What you should do |
Reproduce the lines below, starting at the line containing "How great a" and continuing through the end of the items.

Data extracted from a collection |

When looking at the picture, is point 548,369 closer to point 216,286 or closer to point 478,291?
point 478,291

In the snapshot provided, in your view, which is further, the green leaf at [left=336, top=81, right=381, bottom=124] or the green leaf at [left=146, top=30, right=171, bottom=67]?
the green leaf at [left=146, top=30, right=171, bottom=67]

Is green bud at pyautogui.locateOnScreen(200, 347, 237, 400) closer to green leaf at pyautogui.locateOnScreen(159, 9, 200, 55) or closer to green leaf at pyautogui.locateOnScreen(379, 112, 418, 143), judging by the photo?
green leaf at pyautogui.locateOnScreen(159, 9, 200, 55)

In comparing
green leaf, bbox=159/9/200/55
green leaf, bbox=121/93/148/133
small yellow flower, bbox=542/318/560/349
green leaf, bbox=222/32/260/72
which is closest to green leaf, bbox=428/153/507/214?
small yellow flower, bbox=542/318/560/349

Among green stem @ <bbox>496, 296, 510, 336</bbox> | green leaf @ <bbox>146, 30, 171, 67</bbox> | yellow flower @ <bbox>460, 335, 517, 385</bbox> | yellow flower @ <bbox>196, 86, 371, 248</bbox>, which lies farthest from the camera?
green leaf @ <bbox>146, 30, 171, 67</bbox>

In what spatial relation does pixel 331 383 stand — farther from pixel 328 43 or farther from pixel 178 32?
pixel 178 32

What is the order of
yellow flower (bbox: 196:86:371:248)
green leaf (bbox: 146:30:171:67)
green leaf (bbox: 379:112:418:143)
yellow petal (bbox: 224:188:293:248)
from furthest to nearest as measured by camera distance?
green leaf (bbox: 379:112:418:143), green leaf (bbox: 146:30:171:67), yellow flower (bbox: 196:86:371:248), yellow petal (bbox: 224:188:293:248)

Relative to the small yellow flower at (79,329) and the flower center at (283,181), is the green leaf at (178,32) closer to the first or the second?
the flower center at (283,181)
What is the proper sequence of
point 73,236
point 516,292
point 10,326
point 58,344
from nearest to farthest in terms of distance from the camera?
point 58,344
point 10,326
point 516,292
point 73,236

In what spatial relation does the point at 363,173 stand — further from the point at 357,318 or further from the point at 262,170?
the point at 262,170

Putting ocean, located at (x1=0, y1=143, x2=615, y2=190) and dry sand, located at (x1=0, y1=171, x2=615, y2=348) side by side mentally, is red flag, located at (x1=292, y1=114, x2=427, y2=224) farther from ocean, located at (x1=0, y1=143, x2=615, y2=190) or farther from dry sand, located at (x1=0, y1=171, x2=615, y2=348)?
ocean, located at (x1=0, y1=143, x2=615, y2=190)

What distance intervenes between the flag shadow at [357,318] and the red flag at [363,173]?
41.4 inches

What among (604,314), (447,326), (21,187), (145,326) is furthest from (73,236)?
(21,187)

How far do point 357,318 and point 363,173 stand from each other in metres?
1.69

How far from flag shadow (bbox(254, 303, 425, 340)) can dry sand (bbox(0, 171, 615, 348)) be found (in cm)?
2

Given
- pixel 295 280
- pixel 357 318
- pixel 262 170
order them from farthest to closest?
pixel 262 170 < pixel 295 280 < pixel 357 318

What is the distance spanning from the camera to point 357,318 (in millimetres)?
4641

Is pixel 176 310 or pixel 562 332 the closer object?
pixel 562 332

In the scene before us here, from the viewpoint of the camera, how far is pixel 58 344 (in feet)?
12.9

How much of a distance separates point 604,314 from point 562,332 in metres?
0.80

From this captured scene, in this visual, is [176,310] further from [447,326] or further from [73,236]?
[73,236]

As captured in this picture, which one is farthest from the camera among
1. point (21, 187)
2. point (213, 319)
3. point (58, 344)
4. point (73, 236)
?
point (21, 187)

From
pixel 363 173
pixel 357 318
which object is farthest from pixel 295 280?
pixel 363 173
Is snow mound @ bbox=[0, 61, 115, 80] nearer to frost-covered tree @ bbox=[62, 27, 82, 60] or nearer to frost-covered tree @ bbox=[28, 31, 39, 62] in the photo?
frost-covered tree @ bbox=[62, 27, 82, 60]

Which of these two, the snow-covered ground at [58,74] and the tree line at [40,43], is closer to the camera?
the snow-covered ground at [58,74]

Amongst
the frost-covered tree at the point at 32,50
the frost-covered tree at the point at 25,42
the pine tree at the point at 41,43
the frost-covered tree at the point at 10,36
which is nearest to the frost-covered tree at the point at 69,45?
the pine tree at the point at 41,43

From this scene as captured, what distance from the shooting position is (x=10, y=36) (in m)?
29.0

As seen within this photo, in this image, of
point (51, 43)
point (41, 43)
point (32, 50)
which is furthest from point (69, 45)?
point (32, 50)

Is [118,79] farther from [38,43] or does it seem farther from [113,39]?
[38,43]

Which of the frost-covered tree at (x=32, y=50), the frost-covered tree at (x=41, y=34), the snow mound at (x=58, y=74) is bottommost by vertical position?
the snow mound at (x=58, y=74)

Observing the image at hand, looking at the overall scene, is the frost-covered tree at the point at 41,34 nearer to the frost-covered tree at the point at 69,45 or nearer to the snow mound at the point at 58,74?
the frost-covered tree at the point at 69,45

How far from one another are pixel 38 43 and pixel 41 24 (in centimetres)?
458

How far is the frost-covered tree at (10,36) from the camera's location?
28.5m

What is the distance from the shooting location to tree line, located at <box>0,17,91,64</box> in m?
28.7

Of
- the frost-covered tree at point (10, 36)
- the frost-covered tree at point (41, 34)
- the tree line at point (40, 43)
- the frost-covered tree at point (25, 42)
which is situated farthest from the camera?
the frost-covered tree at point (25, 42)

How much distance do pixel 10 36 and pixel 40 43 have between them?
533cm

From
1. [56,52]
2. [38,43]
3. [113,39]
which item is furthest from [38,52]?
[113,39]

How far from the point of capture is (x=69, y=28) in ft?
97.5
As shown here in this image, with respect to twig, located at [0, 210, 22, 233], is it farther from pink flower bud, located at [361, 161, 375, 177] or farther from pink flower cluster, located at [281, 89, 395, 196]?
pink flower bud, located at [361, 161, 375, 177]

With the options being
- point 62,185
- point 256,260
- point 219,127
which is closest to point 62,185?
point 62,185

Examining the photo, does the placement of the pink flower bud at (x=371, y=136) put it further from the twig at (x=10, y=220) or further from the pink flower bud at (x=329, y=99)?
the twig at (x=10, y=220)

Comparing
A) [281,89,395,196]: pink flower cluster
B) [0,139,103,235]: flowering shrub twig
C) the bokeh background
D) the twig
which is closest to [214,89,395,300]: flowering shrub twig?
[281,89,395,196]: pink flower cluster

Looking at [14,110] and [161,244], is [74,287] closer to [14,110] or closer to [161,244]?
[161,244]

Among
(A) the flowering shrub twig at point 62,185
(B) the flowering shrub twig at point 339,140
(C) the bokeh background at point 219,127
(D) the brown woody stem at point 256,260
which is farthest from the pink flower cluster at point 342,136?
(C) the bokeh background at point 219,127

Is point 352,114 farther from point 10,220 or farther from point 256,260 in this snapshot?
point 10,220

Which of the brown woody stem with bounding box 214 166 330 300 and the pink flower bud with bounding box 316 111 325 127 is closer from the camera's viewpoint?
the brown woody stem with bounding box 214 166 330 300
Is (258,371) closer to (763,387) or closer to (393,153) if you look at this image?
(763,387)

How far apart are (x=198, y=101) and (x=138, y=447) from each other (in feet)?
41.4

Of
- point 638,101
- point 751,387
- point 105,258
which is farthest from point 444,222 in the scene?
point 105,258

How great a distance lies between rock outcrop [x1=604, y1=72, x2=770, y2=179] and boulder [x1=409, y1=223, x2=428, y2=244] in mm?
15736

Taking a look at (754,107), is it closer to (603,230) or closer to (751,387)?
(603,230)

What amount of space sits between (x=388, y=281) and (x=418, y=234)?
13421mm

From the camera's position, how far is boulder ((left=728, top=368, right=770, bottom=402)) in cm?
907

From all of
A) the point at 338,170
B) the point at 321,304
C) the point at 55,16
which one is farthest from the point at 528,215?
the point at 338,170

Result of the exercise |
How great a distance lies between rock outcrop [x1=604, y1=72, x2=770, y2=179] and boulder [x1=409, y1=223, x2=428, y2=244] in mm?
15736

Taking a look at (754,107), is it closer to (603,230) or closer to (751,387)?
(603,230)

What amount of space sits between (x=388, y=281) and (x=418, y=234)?
13421mm

From the camera's position, how far is boulder ((left=728, top=368, right=770, bottom=402)) in cm?
907

From all of
A) the point at 338,170
B) the point at 321,304
C) the point at 55,16
which one is farthest from the point at 528,215?
the point at 338,170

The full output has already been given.